I’ve just had an article on “Early American Environmental Histories” published in the Quarterly (July 2018), and witnessed up-close the remarkable amount of work and energy that went into this article by managing editor Meg Musselwhite and the WMQ’s graduate editorial apprentices. They challenged me to be a more meticulous scholar and writer by checking every single quotation and citation, unraveling thorny grammatical issues, and flagging those clunky phrases that drive one crazy after they’re frozen in print. Editor Josh Piker also engaged closely with the text, pushing me to write better transitions and to simplify overly-convoluted sentences. All of this for just one article out of three (plus a “Sources and Interpretations” piece by Joanne van der Woude and Jaap Jacobs) to appear in the July issue, which was itself one of the nearly three hundred issues of the Quarterly in the past 75 years. All of this, too,  while numerous other articles and OI books were simultaneously in the works. Precious few academic history journals or book series have the resources to produce such squeaky-clean copy, and I count myself lucky that the OI publications are among them. (In fact, it’s one of the things that led me to study early American history in the first place.) This kind of close editing and production is true scholarship, at the most foundational level.

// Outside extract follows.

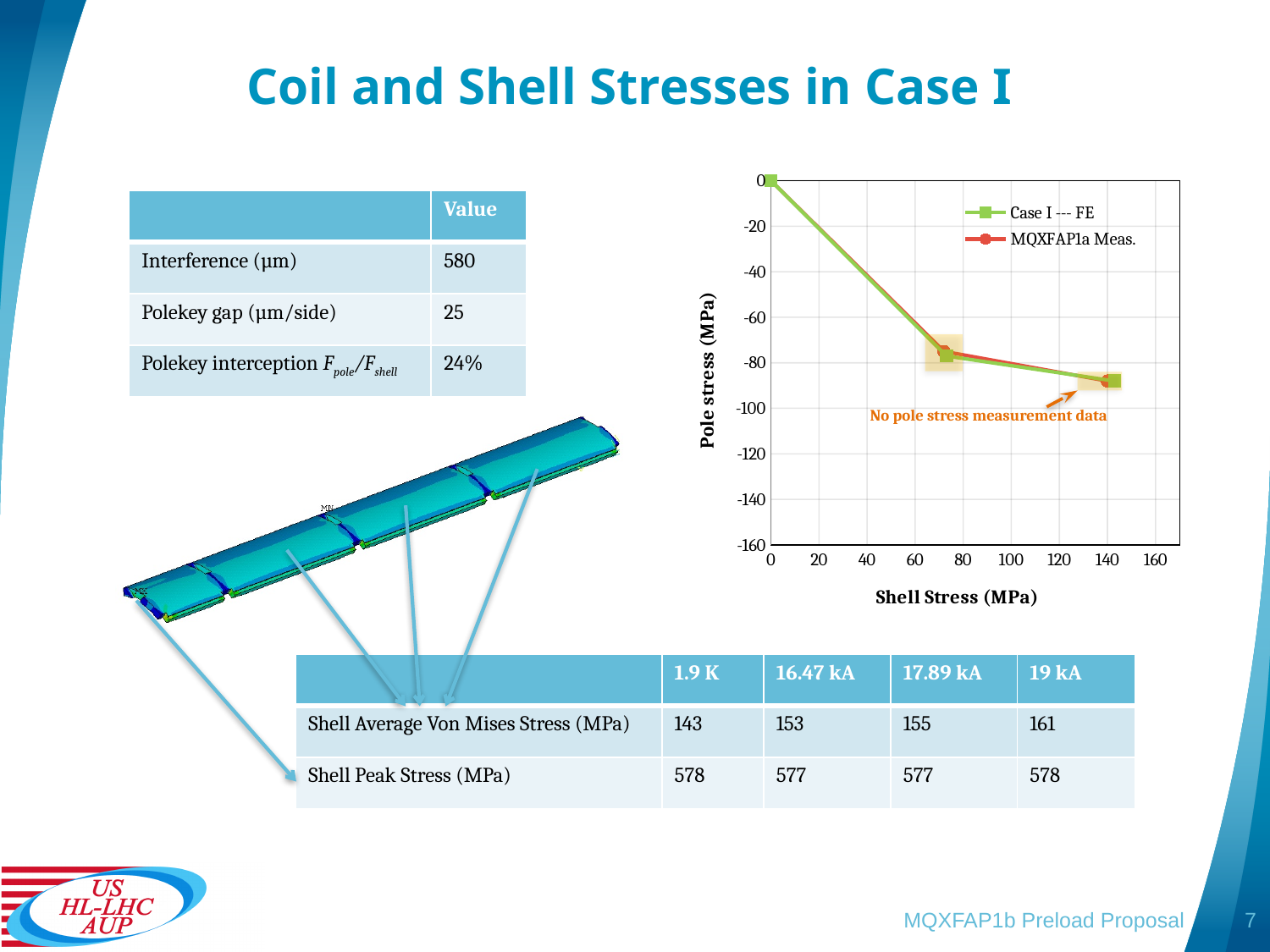
What is the lowest value shown on the chart's y axis? -160 What kind of chart is shown on the slide? line chart What are the two series named in the chart legend? Case I --- FE and MQXFAP1a Meas. Does the pole stress rise or fall as shell stress increases along the x axis? fall What is the label of the chart's x axis? Shell Stress (MPa) How many series does the chart legend list? 2 Is the pole stress at the right-most Case I --- FE point greater or less than -60? less How many data points are plotted for the Case I --- FE series? 3 Is the pole stress at the right-most MQXFAP1a Meas. point greater or less than -120? greater Is the pole stress at the middle Case I --- FE point (around 70 MPa shell stress) greater or less than -40? less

Like so many books and articles in early American history over the past 75 years, “Early American Environmental Histories” was cultivated from a very early stage through an OI program. The 2017 WMQ-EMSI workshop that gave birth to the essay brought together eight presenters, plus EMSI director Peter Mancall, WMQ editor Josh Piker, book review editor Brett Rushforth, and a roomful of highly-engaged attendees for a two-day conversation about the past, present, and future of early American environmental history. The influence of these workshop participants can be seen not only in my essay, but also in several recent and forthcoming publications that were originally presented at the workshop. Robert Morrissey’s “Climate, Ecology, and History in North America’s Tallgrass Prairie Borderlands” will appear in 2019 in Past & Present, Andrea Pappas has revised her workshop paper into a crucial chapter of her nearly completed book, Embroidering the Landscape, and Christopher Parsons’ essay is now chapter four of his A Not-So- New-World: Empire and Environment in French Colonial North America (University of Pennsylvania Press, August 2018). Again, I can’t help but think about the continuity between their publications and those hundreds upon hundreds of others, stretching back to 1943, that have been nurtured by the Institutes’ fellowship, conference, workshop, and publications programs – including the books so justly celebrated by Wulf, Little, Duane, and Withey.

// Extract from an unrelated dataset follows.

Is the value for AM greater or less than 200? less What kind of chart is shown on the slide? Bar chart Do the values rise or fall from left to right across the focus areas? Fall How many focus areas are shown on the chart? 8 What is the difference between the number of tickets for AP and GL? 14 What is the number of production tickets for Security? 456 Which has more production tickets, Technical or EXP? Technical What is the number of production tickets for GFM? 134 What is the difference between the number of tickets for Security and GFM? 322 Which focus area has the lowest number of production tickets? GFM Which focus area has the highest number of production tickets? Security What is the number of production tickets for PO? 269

One need only look at the acknowledgments to a typical scholarly monograph or article to see that historians, while seldom co-authors, nearly always write in community. We as a profession count on that community and, given the dearth of resources at most journals and presses, on the dedication and commitment of un[der]paid and understaffed editorial teams at scholarly journals and university presses. The OI, thankfully, has the critical mass of resources that makes it possible to not only provide a forum for excellent scholarship, but also to foster and refine it. The OI books that so inspired Wulf, Little, Duane, and Withey would likely have had major impacts on the field with another publisher, but I’m pretty sure that they’re even better for having been supported by OI programs, editing, and production. So, one more thing – or rather, a thousand little things adding up to something much bigger – to celebrate during the 75th anniversary of the Institute.